The Minister of Finance and Investment Promotion, Prof. Mthuli Ncube, announced on Tuesday that the Zimbabwe Gold (ZiG) is now the official unit of exchange for transactions.
According to Prof. Ncube, plans are underway to implement regulations to ensure businesses adhere to the official exchange rate.
Since its launch in early April, the ZiG has maintained stability on the official market. However, it has encountered challenges on the parallel market, where traders charge a premium of 65% above the official rate to acquire dollars.
Some supermarkets have also been observed charging a premium above the market rate of ZiG 13.6 per U.S. dollar for customers using the new currency, while informal traders have shown reluctance to accept ZiG.
In a statement, Finance Minister Prof. Mthuli Ncube emphasized the government’s commitment to enforcing orderly pricing.
He announced plans to introduce regulations to ensure that only the official exchange rate is used for pricing goods and services.

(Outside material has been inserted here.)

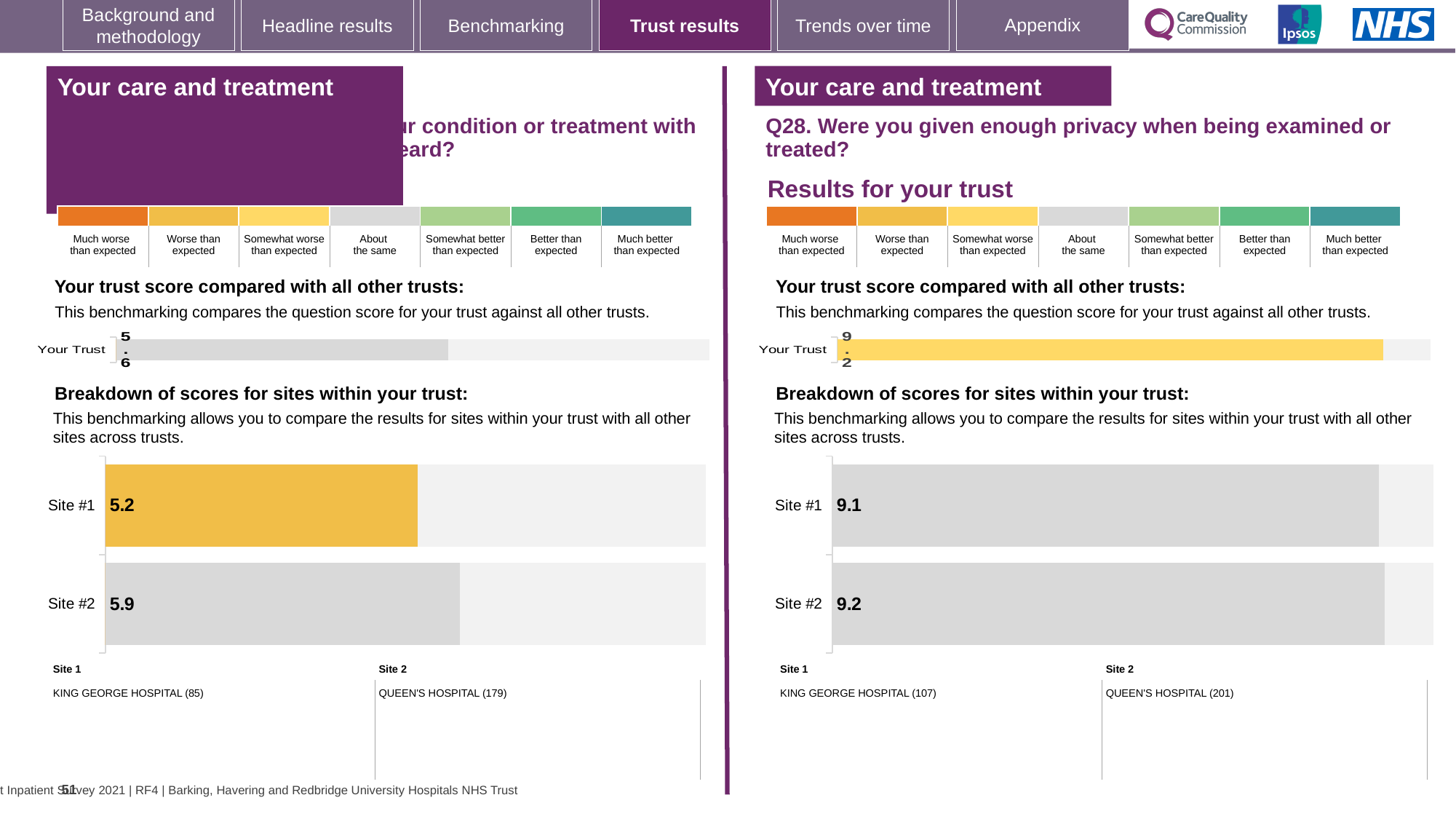
How many sites are shown in the right-hand site breakdown chart (Q28)? 2 On the right-hand chart (Q28), what is the score for Site #2? 9.2 On the right-hand site breakdown chart (Q28), what is the difference between the Site #2 and Site #1 scores? 0.1 On the left-hand chart, what is the score for Site #2? 5.9 On the left-hand site breakdown chart, what colour is the Site #1 bar? Yellow/orange On the left-hand panel, what is the trust score shown in the 'Your Trust' bar? 5.6 What kind of chart is used for the site breakdown on the right-hand panel (Q28)? Bar chart On the left-hand site breakdown chart, which site has the higher score? Site #2 On the right-hand panel (Q28), what is the trust score shown in the 'Your Trust' bar? 9.2 On the left-hand chart, what is the score for Site #1? 5.2 On the right-hand chart (Q28), what is the score for Site #1? 9.1 On the left-hand site breakdown chart, what is the difference between the Site #2 and Site #1 scores? 0.7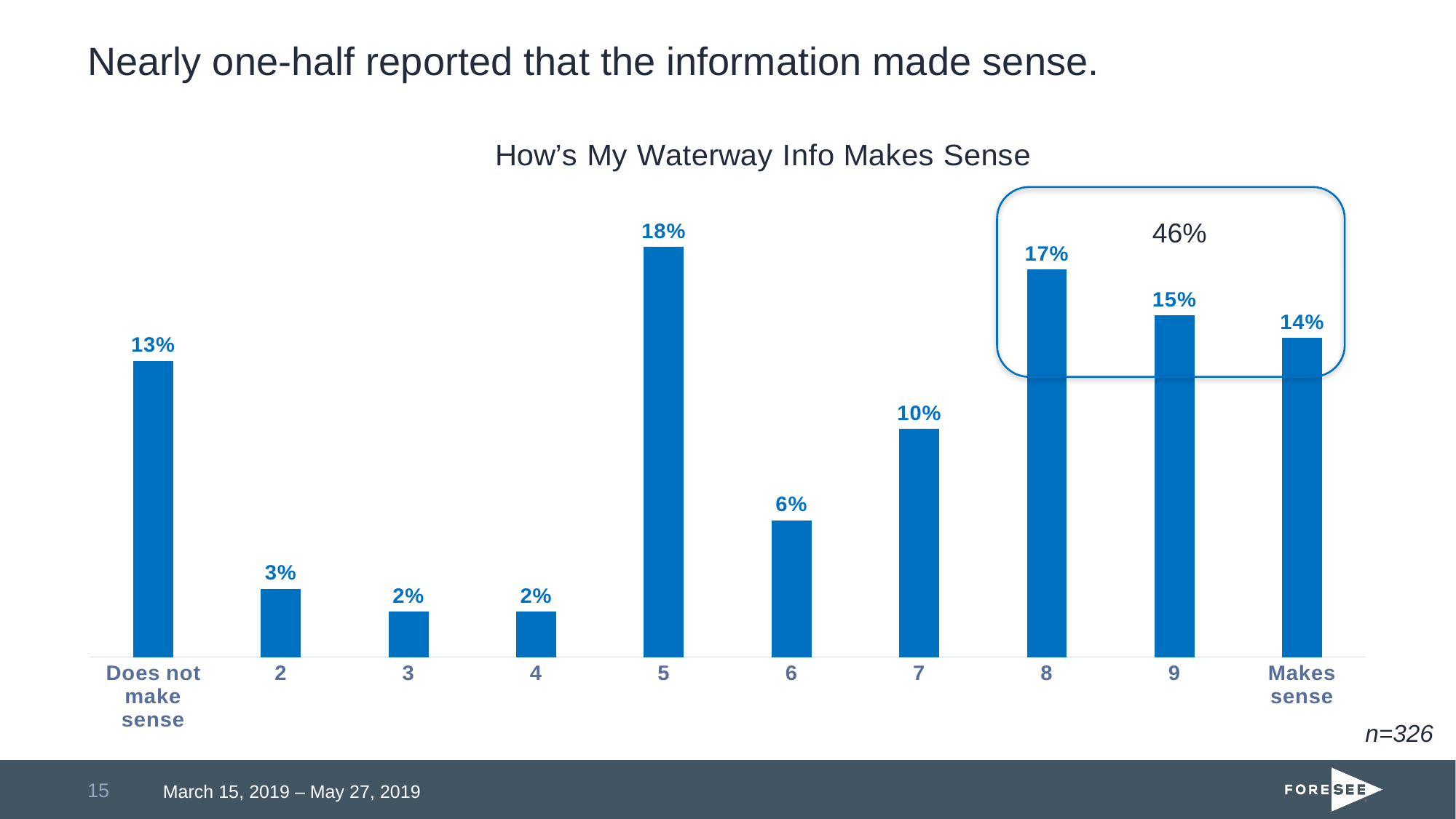
Which category has the highest value? 5 What is the value for the "Does not make sense" category? 13% What is the difference between the values for category 8 and category 6? 11% How many categories are shown on the x axis? 10 What is the value for the "Makes sense" category? 14% What is the value for category 5? 18% What is the combined total of the values for categories 8, 9 and "Makes sense"? 46% What kind of chart is shown on the slide? Bar chart What is the title of the chart? How's My Waterway Info Makes Sense What is the value for category 7? 10% Which is larger, the value for category 9 or the value for "Does not make sense"? 9 What sample size (n) is shown on the slide? n=326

“To ensure orderly pricing, the government will soon introduce the necessary regulations to ensure that no exchange rate other than the official rate will be used for the pricing of all goods and services,” Prof. Ncube said.
Efforts to support the ZiG’s stability have been ongoing since its launch, including crackdowns on illegal foreign currency traders initiated by authorities last month.
The introduction of the ZiG marks Zimbabwe’s fourth attempt at establishing a local currency within a decade. The move comes after the country abandoned the Zim dollar last month due to a 70% depreciation since the beginning of the year.